*** RECORD LIST
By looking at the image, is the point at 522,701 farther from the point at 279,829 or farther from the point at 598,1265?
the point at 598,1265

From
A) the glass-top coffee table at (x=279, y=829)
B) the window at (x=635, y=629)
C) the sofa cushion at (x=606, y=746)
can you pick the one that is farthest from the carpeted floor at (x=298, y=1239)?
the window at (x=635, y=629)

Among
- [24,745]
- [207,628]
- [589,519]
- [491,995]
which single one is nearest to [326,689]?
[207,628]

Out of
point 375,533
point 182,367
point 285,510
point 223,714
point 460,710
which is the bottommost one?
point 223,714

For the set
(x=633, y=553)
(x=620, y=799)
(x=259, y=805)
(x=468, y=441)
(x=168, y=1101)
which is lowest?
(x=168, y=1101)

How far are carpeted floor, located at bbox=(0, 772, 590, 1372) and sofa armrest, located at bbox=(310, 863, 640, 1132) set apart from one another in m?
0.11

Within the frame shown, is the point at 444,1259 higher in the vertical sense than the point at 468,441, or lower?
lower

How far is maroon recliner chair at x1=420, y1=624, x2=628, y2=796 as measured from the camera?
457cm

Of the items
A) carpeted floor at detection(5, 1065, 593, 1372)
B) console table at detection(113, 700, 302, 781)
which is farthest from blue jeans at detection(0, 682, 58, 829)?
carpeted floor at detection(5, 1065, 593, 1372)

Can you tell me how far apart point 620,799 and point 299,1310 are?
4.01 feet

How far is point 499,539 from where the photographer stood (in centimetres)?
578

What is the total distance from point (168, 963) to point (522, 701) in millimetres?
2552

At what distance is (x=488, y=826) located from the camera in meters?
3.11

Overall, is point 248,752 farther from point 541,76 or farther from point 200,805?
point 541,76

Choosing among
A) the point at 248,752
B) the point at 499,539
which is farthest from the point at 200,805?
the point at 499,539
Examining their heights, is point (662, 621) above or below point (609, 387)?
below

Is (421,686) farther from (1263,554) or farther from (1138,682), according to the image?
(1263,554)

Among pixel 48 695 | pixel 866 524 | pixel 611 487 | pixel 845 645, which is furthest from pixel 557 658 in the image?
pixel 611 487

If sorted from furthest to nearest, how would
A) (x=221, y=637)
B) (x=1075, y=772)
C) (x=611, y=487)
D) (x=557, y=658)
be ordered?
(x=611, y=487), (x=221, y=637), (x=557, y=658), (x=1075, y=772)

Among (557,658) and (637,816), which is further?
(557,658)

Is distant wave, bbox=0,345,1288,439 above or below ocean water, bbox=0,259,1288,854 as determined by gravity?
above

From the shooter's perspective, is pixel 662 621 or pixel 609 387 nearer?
******
# DESCRIPTION OF THE TASK
Reproduce all of the records above word for word, with no changes.

# FULL ANSWER
By looking at the image, is the point at 522,701 farther from the point at 279,829 or farther from the point at 598,1265?
the point at 598,1265

From
A) the glass-top coffee table at (x=279, y=829)
B) the window at (x=635, y=629)
C) the sofa cushion at (x=606, y=746)
can you pick the one that is farthest from the carpeted floor at (x=298, y=1239)?
the window at (x=635, y=629)

Among
- [24,745]
- [207,628]
- [589,519]
- [491,995]
which single one is nearest to [326,689]?
[207,628]

Out of
point 375,533
point 182,367
point 285,510
point 223,714
point 460,710
which is the bottommost one?
point 223,714

For the set
(x=633, y=553)
(x=620, y=799)
(x=259, y=805)
(x=468, y=441)
(x=168, y=1101)
which is lowest?
(x=168, y=1101)

How far are carpeted floor, located at bbox=(0, 772, 590, 1372) and sofa armrest, located at bbox=(310, 863, 640, 1132) set apart from one another in m?
0.11

Within the frame shown, is the point at 444,1259 higher in the vertical sense than the point at 468,441, or lower?
lower

How far is maroon recliner chair at x1=420, y1=624, x2=628, y2=796 as measured from the camera?
457cm

Of the items
A) carpeted floor at detection(5, 1065, 593, 1372)
B) console table at detection(113, 700, 302, 781)
which is farthest from blue jeans at detection(0, 682, 58, 829)?
carpeted floor at detection(5, 1065, 593, 1372)

Can you tell me how far apart point 620,799 and point 299,1310 are?
4.01 feet

How far is point 499,539 from where the photographer stood (in centimetres)?
578

What is the total distance from point (168, 963) to point (522, 701) in millimetres?
2552

At what distance is (x=488, y=826) located from the camera in meters?
3.11

Overall, is point 248,752 farther from point 541,76 or farther from point 200,805?
point 541,76

Choosing among
A) the point at 248,752
B) the point at 499,539
which is farthest from the point at 200,805?
the point at 499,539
Examining their heights, is point (662, 621) above or below point (609, 387)?
below

Is (421,686) farther from (1263,554) or farther from (1138,682), according to the image?
(1263,554)

Among pixel 48 695 | pixel 866 524 | pixel 611 487 | pixel 845 645, which is furthest from pixel 557 658 in the image?
pixel 611 487

If sorted from furthest to nearest, how would
A) (x=221, y=637)
B) (x=1075, y=772)
C) (x=611, y=487)
D) (x=557, y=658)
be ordered?
(x=611, y=487), (x=221, y=637), (x=557, y=658), (x=1075, y=772)

Among (557,658) and (637,816), which is further?
(557,658)

Is distant wave, bbox=0,345,1288,439 above or below ocean water, bbox=0,259,1288,854 as determined by gravity?
above

From the shooter's perspective, is pixel 662 621 or pixel 609 387 nearer?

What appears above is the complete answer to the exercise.